Tuesday, August 13, 2013

Finding The Right Agent

As I read through submissions, I am often intrigued by the variety of authors out there. There are also a lot of days that I really have to stop and question why on earth the author is submitting this project to me at all? I find myself saying a lot of time, "This isn't what I am looking for. Why did you send this?"

I want to talk today about the idea of finding the right agent to represent your work. Now yes, I do understand you can "do this without an agent" so if you're one of those people, feel free to move on to the next daily blog you read. For those of you looking for agents, how in the heck do you decide>

In reality, you will likely develop two lists for agents, although at first, it will seem like only one. The first list is those "dream agents." These are the rockstars of the publishing world that writers tend to follow like puppies and are just happy to be in the same room with them. They might be the agents in the larger agencies. They might be the agents who represent your favorite authors. Now the second, and this is the one that we are going to focus on, will be the agent that is best for you as a writer. Yes, this list can and may include the "dream agents" but these are the people who are probably better suited for your writing at the present time in your career. I should also add that with both of these lists, you likely have them listed in some sort of an order as well.

This is a good start. You at least have a list. If you aren't at that phase yet, don't worry, you'll get there.

Now before you go sending out queries to all of these people, it is time to do some homework. This is the research phase of finding an agent and it starts with you. No, don't start looking at the agents, begin with a personal look at your personality and your writing.

On the personal level, you have to consider a few key elements:

  1. What do you need for support from an agent? 
  2. Are you someone who works best alone, or someone who needs to have that additional pair of eyes?
  3. Are you a big person in a small pond or small person in a big pond type or writer?
  4. Are you an optimistic or pessimistic person?
  5. Are you someone who wants to be aggressive with your writing or do you take the passive approach?
The reasons these are important all revolve around the idea that the author-agent relationship is really a marriage. You want to be working with this person to advance your career and you will be hopefully doing this for a long time. You have to make sure that your personalities really do work together. There is nothing worse than getting paired up with an agent, only to find that working together is worse than a root canal.

Now you need to examine your writing. This goes beyond the genre you write. It is a matter of voice, subject matter and approach.
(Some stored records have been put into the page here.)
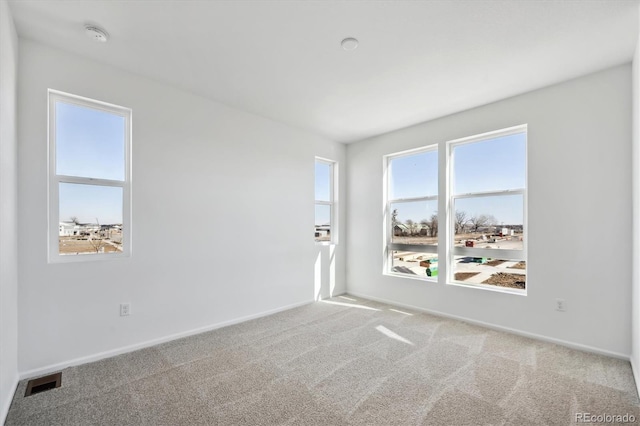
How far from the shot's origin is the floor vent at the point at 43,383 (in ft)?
7.13

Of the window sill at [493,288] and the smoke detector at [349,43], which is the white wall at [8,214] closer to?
the smoke detector at [349,43]

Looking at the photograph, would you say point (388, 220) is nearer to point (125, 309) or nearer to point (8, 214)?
point (125, 309)

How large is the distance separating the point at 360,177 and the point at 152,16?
3576 millimetres

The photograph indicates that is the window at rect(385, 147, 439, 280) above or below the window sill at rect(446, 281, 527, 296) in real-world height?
above

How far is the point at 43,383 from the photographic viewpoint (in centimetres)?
227

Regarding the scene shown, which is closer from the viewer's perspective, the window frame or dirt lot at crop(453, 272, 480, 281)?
dirt lot at crop(453, 272, 480, 281)

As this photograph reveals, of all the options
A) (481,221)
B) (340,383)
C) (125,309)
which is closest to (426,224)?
(481,221)

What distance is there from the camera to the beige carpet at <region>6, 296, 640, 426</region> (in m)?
1.91

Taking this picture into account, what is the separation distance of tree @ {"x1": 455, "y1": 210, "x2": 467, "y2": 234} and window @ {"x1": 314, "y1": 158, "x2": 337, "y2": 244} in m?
1.96

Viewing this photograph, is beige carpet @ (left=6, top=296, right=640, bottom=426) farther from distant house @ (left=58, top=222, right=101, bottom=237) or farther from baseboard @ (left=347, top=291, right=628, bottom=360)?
distant house @ (left=58, top=222, right=101, bottom=237)

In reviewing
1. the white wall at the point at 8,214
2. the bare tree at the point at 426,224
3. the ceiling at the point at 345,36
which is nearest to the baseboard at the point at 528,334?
the bare tree at the point at 426,224

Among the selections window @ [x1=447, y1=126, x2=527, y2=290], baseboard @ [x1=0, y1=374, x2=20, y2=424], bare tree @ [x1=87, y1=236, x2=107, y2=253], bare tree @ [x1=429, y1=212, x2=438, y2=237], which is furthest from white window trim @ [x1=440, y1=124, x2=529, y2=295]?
baseboard @ [x1=0, y1=374, x2=20, y2=424]

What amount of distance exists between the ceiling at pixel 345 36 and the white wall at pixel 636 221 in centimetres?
34

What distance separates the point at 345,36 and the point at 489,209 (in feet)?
8.81
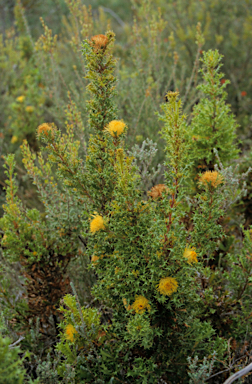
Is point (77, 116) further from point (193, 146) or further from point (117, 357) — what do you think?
point (117, 357)

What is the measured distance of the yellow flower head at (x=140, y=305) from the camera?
110 cm

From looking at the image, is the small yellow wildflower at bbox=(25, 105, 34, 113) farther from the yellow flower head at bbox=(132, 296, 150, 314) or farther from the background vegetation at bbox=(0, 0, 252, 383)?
the yellow flower head at bbox=(132, 296, 150, 314)

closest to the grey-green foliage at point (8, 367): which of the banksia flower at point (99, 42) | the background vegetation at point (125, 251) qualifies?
the background vegetation at point (125, 251)

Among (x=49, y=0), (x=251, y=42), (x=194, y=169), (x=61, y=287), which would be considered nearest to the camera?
(x=61, y=287)

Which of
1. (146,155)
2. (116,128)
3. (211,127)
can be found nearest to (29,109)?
(146,155)

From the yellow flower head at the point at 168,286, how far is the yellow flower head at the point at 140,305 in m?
0.08

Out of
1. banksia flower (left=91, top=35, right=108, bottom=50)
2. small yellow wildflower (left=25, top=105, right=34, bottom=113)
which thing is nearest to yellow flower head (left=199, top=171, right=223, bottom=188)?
banksia flower (left=91, top=35, right=108, bottom=50)

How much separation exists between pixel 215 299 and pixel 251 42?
4.28 m

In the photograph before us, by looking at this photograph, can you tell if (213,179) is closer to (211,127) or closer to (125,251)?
(125,251)

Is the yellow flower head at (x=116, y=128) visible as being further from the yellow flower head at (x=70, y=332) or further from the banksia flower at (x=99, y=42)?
the yellow flower head at (x=70, y=332)

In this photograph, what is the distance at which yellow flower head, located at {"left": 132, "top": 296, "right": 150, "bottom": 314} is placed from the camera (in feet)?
3.62

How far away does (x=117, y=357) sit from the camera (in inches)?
48.9

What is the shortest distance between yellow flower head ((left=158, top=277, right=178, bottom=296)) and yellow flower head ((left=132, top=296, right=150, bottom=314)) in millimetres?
76

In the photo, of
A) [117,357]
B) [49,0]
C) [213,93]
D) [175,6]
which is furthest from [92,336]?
[49,0]
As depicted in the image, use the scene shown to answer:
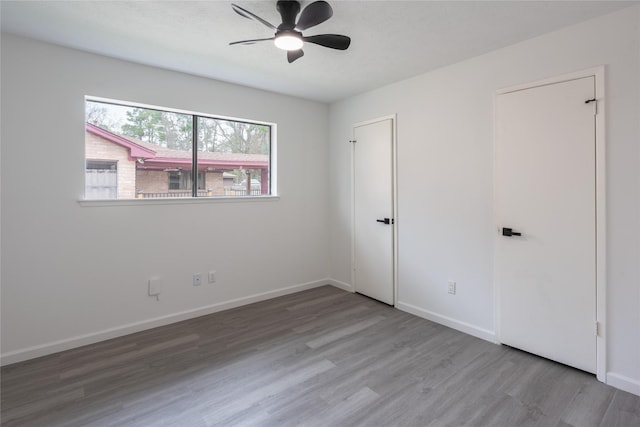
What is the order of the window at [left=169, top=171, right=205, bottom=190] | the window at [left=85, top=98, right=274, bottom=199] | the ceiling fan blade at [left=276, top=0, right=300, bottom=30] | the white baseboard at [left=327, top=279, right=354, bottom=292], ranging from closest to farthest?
the ceiling fan blade at [left=276, top=0, right=300, bottom=30], the window at [left=85, top=98, right=274, bottom=199], the window at [left=169, top=171, right=205, bottom=190], the white baseboard at [left=327, top=279, right=354, bottom=292]

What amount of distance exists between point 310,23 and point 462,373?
2.73m

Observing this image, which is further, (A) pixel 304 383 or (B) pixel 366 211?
(B) pixel 366 211

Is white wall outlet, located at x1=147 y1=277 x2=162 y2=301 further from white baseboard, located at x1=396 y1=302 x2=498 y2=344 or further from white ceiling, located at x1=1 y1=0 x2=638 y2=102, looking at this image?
white baseboard, located at x1=396 y1=302 x2=498 y2=344

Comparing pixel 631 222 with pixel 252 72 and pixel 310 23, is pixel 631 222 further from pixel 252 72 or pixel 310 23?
pixel 252 72

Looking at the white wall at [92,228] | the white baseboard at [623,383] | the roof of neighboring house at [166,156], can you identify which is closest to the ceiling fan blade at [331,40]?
the white wall at [92,228]

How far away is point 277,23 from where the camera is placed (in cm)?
239

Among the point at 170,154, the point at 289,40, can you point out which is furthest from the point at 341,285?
the point at 289,40

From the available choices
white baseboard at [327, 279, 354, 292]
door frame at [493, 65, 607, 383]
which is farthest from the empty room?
white baseboard at [327, 279, 354, 292]

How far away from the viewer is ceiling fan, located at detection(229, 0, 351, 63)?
191cm

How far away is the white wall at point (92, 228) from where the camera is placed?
8.31 feet

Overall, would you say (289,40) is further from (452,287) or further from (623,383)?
(623,383)

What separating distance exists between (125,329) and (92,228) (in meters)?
1.02

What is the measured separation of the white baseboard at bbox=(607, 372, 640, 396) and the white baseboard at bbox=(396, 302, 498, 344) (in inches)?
30.5

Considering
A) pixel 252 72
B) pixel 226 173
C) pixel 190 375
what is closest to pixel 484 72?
pixel 252 72
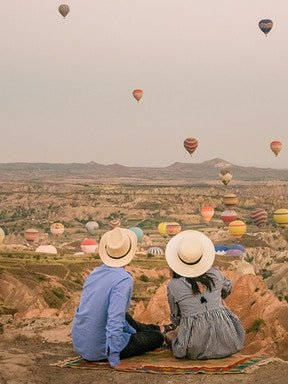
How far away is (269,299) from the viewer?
1256 centimetres

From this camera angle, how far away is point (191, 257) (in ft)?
26.1

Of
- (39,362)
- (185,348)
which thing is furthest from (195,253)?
(39,362)

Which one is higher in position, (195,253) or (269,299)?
(195,253)

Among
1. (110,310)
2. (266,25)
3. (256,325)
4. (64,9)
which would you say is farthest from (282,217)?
(110,310)

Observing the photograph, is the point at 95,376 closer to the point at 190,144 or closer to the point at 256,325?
the point at 256,325

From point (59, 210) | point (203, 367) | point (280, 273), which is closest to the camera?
point (203, 367)

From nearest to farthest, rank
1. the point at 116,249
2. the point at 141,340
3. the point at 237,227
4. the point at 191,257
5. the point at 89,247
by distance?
the point at 191,257 → the point at 116,249 → the point at 141,340 → the point at 89,247 → the point at 237,227

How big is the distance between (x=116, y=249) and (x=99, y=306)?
2.27 ft

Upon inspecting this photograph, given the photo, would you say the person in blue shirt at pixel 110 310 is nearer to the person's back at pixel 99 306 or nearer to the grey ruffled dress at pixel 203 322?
the person's back at pixel 99 306

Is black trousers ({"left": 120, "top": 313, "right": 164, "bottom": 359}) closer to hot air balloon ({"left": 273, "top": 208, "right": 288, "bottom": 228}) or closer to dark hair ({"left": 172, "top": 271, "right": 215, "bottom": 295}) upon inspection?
dark hair ({"left": 172, "top": 271, "right": 215, "bottom": 295})

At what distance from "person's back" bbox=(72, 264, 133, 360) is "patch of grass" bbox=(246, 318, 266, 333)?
3.59 m

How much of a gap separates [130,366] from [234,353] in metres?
1.37

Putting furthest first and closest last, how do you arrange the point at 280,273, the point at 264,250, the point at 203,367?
the point at 264,250 < the point at 280,273 < the point at 203,367

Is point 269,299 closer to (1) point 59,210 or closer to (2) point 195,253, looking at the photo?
(2) point 195,253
I do think a lot of writers submit to me because I represent certain genres. Yes, this is a good approach because I can promise you a rejection letter will be coming if you submit something like a YA to me. If the agent doesn't represent it, then don't submit.

As you look at your writing, however, look at the style of your writing. Does it have a category or single title tone to it. What publishers does the writing sound like? Along the same lines, examine the issues you tend to bring up in your stories?

At this point, you have a good idea of who you are and what you need. Now you start the researching of the agents. This IS going to take time so don't rush it.

Obviously we start with the genres the agent represents. Looking at their submission guidelines will tell you exactly what you need. DO NOT just go through the Writer's Guide of Literary Agents. Yes, you can get some names from their, but remember that information may be out of date. Agents change from time to time what they are looking for. Go to their websites!!!

Oh, and one side note here. DO NOT just go to those websites that have their personal lists of agents. Like the Writer's Guide, these lists don't give  you the complete picture.

Now that you have found the agents that represent your genre, start looking at everything out there you can find on them. Read their blogs. Follow them on Twitter or Facebook. Read articles they have written and interviews they have done. Attend conferences and listen to them speak. The idea is to get to know them. This also gives you some insight into the type of stories they like and the type of stories they will always reject. As you do this, you will find that your list will shift a lot.

After you have done your research, the odds are you will have a list that is much smaller than what you started with. That's OK. Look, their are a lot of agents out there, but they are not always right for your needs. My bet is you end up with 5 or so.

And one final note. Your final list should be the agents that if they offer to represent you, it will be fine. It is always frustrating to offer representation, only to receive a reply that says, "I would like a couple of days to think about it and see if the other agents I queried would like to offer first." Wow, that tells us where we rank.

The key is. Slow down and do your research. You will be much happier in the long run!


  1. Thanks for this post. I'm currently researching agents. So I'm super excited to send you my MG novel. wink. Seriously though. Great advice.

  2. Thank you for the words of wisdom. Excellent post.